AIM:
Emit only the lines from the line containing "Is grass lawn" through the last line of the entries, unchanged.

SOURCE MATERIAL:
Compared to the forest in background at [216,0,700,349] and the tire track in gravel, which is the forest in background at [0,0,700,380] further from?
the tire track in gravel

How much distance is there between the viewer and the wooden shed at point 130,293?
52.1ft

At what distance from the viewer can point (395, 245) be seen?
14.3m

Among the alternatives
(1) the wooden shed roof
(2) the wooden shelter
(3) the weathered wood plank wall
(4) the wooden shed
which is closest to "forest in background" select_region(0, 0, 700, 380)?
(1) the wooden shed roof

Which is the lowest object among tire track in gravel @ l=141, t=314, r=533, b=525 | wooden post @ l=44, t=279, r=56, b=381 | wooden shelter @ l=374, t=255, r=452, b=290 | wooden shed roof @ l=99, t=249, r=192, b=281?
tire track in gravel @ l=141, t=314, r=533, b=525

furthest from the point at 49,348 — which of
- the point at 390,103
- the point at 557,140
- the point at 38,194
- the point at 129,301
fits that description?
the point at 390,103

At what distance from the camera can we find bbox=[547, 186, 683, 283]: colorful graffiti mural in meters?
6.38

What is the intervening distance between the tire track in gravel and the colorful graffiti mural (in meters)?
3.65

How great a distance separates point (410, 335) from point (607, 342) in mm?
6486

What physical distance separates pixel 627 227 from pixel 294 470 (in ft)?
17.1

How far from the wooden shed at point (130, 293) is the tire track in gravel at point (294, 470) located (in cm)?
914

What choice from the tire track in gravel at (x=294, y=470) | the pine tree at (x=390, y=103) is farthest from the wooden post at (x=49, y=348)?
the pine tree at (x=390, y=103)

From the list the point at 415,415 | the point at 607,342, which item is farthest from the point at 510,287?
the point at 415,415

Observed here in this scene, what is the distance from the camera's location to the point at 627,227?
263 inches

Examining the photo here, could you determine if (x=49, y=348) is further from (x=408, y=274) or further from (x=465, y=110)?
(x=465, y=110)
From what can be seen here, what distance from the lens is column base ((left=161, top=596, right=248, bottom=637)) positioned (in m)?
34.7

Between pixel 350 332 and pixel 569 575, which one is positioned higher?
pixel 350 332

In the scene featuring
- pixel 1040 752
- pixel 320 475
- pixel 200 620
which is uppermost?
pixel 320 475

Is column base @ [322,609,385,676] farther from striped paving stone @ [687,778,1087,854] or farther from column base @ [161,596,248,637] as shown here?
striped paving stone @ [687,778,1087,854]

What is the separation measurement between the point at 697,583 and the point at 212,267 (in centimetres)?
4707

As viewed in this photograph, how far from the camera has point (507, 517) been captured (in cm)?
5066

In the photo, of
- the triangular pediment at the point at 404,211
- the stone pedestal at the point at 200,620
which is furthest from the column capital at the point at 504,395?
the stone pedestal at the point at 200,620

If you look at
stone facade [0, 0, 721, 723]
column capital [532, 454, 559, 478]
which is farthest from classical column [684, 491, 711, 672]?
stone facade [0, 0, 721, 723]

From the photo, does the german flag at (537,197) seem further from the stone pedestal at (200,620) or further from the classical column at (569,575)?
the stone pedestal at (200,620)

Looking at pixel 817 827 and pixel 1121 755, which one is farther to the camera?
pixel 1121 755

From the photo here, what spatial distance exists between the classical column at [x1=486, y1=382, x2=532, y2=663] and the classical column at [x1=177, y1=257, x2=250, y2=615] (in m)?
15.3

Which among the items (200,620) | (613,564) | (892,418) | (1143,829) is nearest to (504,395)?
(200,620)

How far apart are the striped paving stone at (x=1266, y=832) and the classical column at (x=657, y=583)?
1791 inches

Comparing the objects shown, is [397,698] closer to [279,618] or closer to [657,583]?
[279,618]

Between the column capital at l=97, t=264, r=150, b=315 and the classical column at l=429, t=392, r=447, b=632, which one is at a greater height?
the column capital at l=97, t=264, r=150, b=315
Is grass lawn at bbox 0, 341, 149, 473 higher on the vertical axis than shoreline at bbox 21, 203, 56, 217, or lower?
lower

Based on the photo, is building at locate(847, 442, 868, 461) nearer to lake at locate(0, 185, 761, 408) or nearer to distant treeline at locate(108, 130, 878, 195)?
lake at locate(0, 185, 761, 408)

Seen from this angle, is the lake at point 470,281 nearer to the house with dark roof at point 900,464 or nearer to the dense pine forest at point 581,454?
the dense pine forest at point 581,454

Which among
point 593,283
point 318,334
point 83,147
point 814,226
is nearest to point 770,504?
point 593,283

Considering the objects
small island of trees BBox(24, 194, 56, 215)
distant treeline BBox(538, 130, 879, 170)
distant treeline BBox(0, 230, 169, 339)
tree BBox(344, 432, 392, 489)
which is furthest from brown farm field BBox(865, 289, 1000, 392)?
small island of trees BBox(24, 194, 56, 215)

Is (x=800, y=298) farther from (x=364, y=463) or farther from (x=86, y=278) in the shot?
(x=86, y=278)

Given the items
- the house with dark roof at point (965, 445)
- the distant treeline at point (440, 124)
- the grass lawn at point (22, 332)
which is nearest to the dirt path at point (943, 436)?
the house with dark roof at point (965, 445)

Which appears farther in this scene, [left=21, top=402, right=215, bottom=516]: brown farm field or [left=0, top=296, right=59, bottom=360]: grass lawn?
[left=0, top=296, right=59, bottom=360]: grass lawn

SOLUTION TO THE EXERCISE:
Is grass lawn at bbox 0, 341, 149, 473 higher on the vertical axis than shoreline at bbox 21, 203, 56, 217, or lower?
lower

Based on the photo, is building at locate(847, 442, 868, 461) nearer to lake at locate(0, 185, 761, 408) or nearer to distant treeline at locate(108, 130, 878, 195)?
lake at locate(0, 185, 761, 408)

Seen from this angle, is the lake at point 470,281 nearer to the house with dark roof at point 900,464 or nearer to the dense pine forest at point 581,454?
the dense pine forest at point 581,454

Which among
point 593,283
point 318,334
point 83,147
point 814,226
is nearest to point 770,504?
point 593,283

Considering the objects
small island of trees BBox(24, 194, 56, 215)
distant treeline BBox(538, 130, 879, 170)
distant treeline BBox(0, 230, 169, 339)
tree BBox(344, 432, 392, 489)
which is furthest from brown farm field BBox(865, 289, 1000, 392)?
small island of trees BBox(24, 194, 56, 215)

Is (x=800, y=298) farther from (x=364, y=463) or farther from (x=86, y=278) in the shot?
(x=86, y=278)

Given the items
- the house with dark roof at point (965, 445)
- the distant treeline at point (440, 124)
- the grass lawn at point (22, 332)
which is nearest to the dirt path at point (943, 436)?
the house with dark roof at point (965, 445)

Which appears farther in this scene, [left=21, top=402, right=215, bottom=516]: brown farm field or [left=0, top=296, right=59, bottom=360]: grass lawn?
[left=0, top=296, right=59, bottom=360]: grass lawn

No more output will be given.